Ce matin, dans le seul journal local de ma petite ville qui jadis fut cependant capitale, le PRG de l’Aude au complet – une vingtaine de militants tout au plus : un « grand rassemblement » selon les normes statistiques de ce micro parti – faisait la « Une » et la photo pour appeler les « sympathisants de gauche » à participer à la primaire populaire et voter pour leur candidate à la Présidentielle, leur nouvelle égérie et pompeuse poétesse, madame Christiane Taubira. Une primaire dont les organisateurs se sont arrogés le droit de départager les candidats de gauche à la façon d’une directrice d’école maternelle, en distribuant à des candidats qui ne le sont pas, notamment et surtout Jean-Luc Mélenchon, Yannick Jadot et Anne Hidalgo, des appréciations infantilisantes : «très bien», «bien», «passable» – traduire pour cette dernière par « médiocre » et « nul ». Une fausse primaire « spontanée et citoyenne » donc, outrancièrement ridicule, et dont le seul objectif est en réalité de propulser la candidature-torpille de C. Taubira pour faire exploser ce qui reste encore des partis de gauche. J’observe aussi que, dans ma Région Occitanie où le PRG et ses leaders, peu nombreux, certes, mais qui occupent des positions de pouvoir importantes offertes à eux par un PS maître de la Région et de nombreux Départements, ce dernier assiste, muet, comme une taupe, à cette offensive « liquidatrice » de Taubira et du PRG réunis.
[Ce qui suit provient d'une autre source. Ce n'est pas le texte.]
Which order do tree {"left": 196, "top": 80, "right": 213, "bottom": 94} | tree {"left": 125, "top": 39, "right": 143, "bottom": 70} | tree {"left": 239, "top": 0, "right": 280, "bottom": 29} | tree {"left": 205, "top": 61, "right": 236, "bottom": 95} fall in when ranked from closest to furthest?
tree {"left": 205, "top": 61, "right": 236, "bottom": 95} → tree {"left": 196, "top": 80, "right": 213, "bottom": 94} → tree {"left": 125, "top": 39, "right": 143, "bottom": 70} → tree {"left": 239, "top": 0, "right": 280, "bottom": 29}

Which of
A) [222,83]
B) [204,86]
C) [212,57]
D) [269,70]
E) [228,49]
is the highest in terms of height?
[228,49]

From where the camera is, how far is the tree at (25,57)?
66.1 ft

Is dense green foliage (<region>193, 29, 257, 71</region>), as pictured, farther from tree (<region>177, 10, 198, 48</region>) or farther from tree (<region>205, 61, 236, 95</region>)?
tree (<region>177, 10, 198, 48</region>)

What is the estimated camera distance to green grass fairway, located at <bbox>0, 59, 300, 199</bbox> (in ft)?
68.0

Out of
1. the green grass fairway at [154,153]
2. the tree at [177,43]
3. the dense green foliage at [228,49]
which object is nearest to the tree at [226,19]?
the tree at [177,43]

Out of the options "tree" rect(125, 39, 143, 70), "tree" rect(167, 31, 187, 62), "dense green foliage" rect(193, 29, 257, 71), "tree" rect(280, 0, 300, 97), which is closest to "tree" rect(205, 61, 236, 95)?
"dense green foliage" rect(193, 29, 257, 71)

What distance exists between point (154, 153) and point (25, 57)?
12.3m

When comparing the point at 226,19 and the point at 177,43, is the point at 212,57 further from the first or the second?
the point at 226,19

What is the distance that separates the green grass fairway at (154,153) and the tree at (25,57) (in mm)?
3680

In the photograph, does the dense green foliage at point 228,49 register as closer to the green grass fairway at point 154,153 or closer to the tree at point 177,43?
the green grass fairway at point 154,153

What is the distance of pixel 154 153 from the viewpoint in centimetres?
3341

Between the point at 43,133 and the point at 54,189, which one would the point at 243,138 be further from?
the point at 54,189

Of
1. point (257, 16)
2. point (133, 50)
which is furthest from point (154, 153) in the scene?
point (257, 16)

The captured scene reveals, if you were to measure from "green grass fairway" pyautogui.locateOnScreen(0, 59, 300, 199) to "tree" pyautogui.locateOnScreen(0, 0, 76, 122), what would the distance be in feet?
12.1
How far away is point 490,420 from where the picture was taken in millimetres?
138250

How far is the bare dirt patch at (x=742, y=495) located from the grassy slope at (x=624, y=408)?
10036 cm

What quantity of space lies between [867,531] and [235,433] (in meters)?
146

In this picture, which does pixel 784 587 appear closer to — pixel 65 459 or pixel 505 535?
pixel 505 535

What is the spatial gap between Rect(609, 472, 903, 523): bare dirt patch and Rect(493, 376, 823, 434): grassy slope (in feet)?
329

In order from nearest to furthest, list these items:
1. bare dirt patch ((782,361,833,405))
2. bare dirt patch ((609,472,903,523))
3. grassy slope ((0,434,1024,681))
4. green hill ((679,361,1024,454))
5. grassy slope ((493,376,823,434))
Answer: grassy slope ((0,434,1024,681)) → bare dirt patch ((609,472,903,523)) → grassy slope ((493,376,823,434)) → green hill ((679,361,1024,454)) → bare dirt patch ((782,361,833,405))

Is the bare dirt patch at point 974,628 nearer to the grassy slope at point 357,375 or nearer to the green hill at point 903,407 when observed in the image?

À croire que dans l’inconscient collectif de ce dernier, la fin d’un cycle politique de 50 ans qui l’avait amené aux plus hautes responsabilités de l’État, était déjà acté. Quand on en fera l’histoire, on ne manquera pas de relever, anecdotiquement cependant – faut pas pousser ! –, que le PRG n’aura finalement jamais cessé de jouer le double jeu du soutien et de la « trahison ». En attendant, pour reprendre les mots d’un ami, on aura tout vu ! Avec du « mélo » à la façon tortueuse d’Arnaud, jusqu’au comique dodu de François, en passant par le cynisme rageur de Jean Luc, la « fausse naïveté » de Jadot, la démesure tragique d’Anne et la grandiloquente morgue d’une Taubira. Mais quel spectacle, tout de même !
* Les deux primaires organisées par les socialistes avaient rassemblé 2 millions de votants en 2011 et 1,6 en 2017.
* * Un PRG qui n’aura finalement cessé de jouer le double jeu du soutien et de la « trahison » avec le PS.